TEXT SECTION:
§ §

Nested Rollout Policy Adaptation (NRPA) is a Monte Carlo search algorithm that learns a playout policy in order to solve a single player game. In this paper we apply NRPA to the vehicle routing problem. This problem is important for large companies that have to manage a fleet of vehicles on a daily basis. Real problems are often too large to be solved exactly. The algorithm is applied to standard problem of the literature and to the specific problems of EDF (Electricite´ De France, the main french electric utility company). These specific problems have peculiar constraints. NRPA gives better result than the algorithm previously used by EDF.

Monte Carlo Tree Search (MCTS) has been successfully applied to many games and problems [ 8 ].

Nested Monte Carlo Search (NMCS) [ 9 ] is an algorithm that works well for puzzles. It biases its playouts using lower level playouts. At level zero NMCS adopts a uniform random playout policy. Online learning of playout strategies combined with NMCS has given good results on optimization problems [38]. Other applications of NMCS include Single Player General Game Playing [32], Cooperative Pathfinding [ 6 ], Software testing [36], heuristic ModelChecking [37], the Pancake problem [ 7 ], Games [ 11 ], Cryptography [ 19 ] and the RNA inverse folding problem [33].

§ §

RECORDS SUPPLIED:
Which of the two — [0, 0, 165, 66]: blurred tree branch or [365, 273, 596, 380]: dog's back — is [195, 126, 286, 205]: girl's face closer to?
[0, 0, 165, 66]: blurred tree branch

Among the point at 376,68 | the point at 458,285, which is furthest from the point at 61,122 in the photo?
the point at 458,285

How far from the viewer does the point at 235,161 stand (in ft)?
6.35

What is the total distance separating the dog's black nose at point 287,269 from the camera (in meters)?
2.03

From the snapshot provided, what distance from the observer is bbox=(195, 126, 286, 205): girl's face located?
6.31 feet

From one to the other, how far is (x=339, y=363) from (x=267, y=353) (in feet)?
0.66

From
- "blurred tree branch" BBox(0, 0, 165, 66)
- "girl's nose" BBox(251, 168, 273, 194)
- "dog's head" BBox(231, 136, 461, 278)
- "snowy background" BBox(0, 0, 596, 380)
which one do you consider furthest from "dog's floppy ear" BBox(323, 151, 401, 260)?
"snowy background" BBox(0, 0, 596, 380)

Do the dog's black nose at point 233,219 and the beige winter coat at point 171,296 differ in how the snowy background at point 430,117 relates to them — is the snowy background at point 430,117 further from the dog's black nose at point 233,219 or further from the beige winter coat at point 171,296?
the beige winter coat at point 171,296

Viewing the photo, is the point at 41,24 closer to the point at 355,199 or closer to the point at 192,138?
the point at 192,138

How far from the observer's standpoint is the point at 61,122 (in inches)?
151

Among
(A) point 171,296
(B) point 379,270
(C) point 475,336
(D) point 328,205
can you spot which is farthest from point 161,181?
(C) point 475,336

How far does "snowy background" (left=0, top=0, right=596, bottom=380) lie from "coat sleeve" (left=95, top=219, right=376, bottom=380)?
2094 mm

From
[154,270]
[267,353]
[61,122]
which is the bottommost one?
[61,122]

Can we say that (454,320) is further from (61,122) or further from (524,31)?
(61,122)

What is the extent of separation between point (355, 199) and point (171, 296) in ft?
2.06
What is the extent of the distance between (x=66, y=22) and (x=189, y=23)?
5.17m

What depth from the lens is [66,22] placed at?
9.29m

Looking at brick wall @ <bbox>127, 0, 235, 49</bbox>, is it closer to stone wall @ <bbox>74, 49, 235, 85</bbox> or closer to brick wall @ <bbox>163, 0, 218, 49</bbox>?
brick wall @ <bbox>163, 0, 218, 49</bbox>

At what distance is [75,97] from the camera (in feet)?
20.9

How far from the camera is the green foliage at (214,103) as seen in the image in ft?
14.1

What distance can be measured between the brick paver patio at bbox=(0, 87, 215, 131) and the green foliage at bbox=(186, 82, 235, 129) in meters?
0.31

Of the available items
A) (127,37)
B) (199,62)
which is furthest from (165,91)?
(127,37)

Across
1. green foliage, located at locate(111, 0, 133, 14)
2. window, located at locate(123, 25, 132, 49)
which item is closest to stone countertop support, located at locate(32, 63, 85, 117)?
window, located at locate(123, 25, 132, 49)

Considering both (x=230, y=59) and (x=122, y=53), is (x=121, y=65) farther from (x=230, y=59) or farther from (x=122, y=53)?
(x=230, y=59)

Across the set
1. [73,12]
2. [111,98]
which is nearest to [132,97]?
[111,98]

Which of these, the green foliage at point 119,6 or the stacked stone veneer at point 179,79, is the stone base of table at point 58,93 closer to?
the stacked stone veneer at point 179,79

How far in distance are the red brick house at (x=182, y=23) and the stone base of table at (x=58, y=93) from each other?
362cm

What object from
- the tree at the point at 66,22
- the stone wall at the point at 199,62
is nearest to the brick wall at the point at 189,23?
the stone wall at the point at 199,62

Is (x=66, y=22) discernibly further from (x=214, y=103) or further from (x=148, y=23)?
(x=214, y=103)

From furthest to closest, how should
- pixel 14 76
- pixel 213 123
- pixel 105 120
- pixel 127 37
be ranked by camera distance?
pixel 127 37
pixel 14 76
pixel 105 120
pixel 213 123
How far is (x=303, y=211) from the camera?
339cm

§ §

WHAT IS NEEDED:
Continue the text on Monte Carlo search for vehicle routing, starting right after its last sentence.

RESULT FOR THIS TASK:
Online learning of a playout policy in the context of nested searches has been further developed for puzzles and optimization with Nested Rollout Policy Adaptation (NRPA) [40]. NRPA has found new world records in Morpion Solitaire and crosswords puzzles. Stefan Edelkamp and co-workers have applied the NRPA algorithm to multiple problems. They have optimized the algorithm for the Traveling Salesman with Time Windows (TSPTW) problem [ 12, 21 ]. Other applications deal with 3D Packing with Object Orientation [ 23 ], the physical traveling salesman problem [ 24 ], the Multiple Sequence Alignment problem [ 25 ] or Logistics [ 22 ]. The principle of NRPA is to adapt the playout policy so as to learn the best sequence of moves found so far at each level.

Electricite´ De France (EDF) is the main french electric utility company. Each year, eleven millions of services have to be carried out by EDF technicians at customers places (problem fixing, meter replacement, energetic diagnosis, business prospects). Thus, all together, EDF techicians drive by car more than 220 000 kilometers per year. Each service is accomplished by a technician having the required skills within a time window determined during the appointment booking. As a result, numerous Vehicle Routing Problems with Time Windows (VRPTW) have to be solved on a daily basis (one problem per catchment area). Any of these VRPTW involves quite a big search space, since EDF technicians of a single catchment area have to achieve every day hundreds of visits at customers places. The objective of the work described in this paper was to adapt the NRPA algorithm to the specifics of EDF problem.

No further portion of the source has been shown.